Uma vez consolidada uma maioria, a minoria a ela
deve subordinar-se. Esse é o momento do centralismo. Daí a fórmula
chamada centralismo democrático. Há quem diga que esta seja uma
formulação leninista e não de Marx. Mas, em todo caso, tal tornou-se uma
concepção de partido muito comum para a esquerda.
Na visão de Gramsci, este princípio serve para um contexto histórico,
social, económico e cultural que exija um tipo de atuação da esquerda,
chamado “guerra de movimento” ou “guerra manobrada”. Este tipo de
contexto é o que Gramsci chamou de “Oriente”. Deveras, Gramsci
estabelece uma distinção fundamental entre Oriente e Ocidente: “No Oriente, o Estado era tudo, a sociedade civil era primitiva e
gelatinosa; no Ocidente, havia, entre o Estado e a sociedade civil, uma
relação apropriada e, ao oscilar o Estado, podia-se imediatamente
reconhecer uma robusta estrutura da sociedade civil.
O Estado era apenas
uma trincheira avançada, por trás da qual se situava uma robusta cadeia
de fortalezas e casamatas; em medida diversa de Estado para Estado, é
claro, mas exatamente isto exigia um acurado reconhecimento de carácter
nacional.”
Em contraposição, no Ocidente a atuação dos partidos de esquerda
demanda outra estratégia para ter êxito, a chamada “guerra de posições”.

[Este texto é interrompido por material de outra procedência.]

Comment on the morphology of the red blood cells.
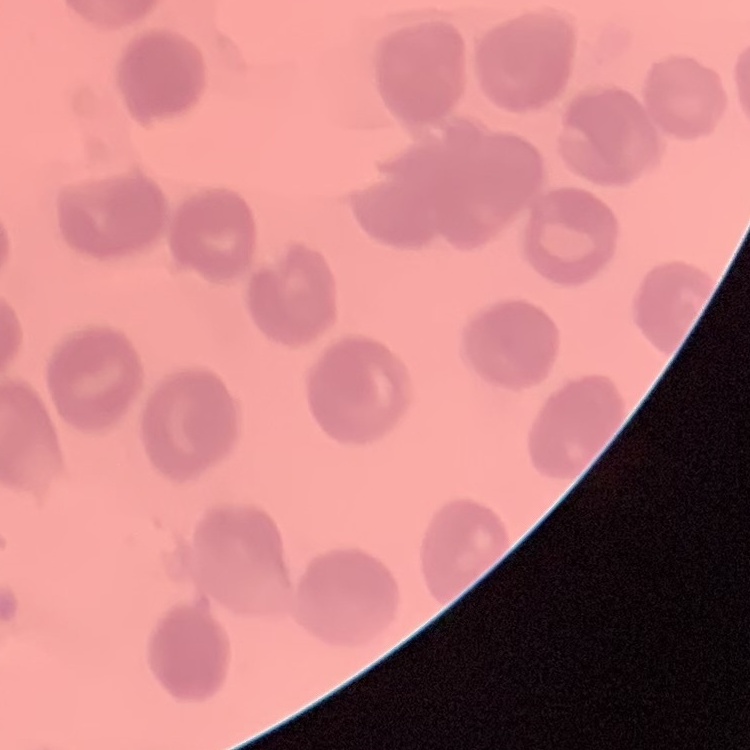

No rouleaux formation.

Square crop of a larger photomicrograph. Field's or Giemsa stain. Thin blood film.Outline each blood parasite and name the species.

Deduz-se daí a distinção entre “guerra de movimento” e “guerra de
posição”. No Ocidente, o Estado é “sociedade política + sociedade
civil”, é “coerção + consentimento”, donde a formação social é
solidamente articulada pela ideologia. Um partido de esquerda, em tais
condições, precisa disputar a hegemonia na sociedade. Deste modo, um
destacamento de vanguarda disciplinado já não teria eficácia nas
condições da democracia política.
No Brasil, um grupo que se considera seguidor das ideias de Gramsci é
a APS (Ação Popular Socialista), hoje uma corrente interna do PSOL.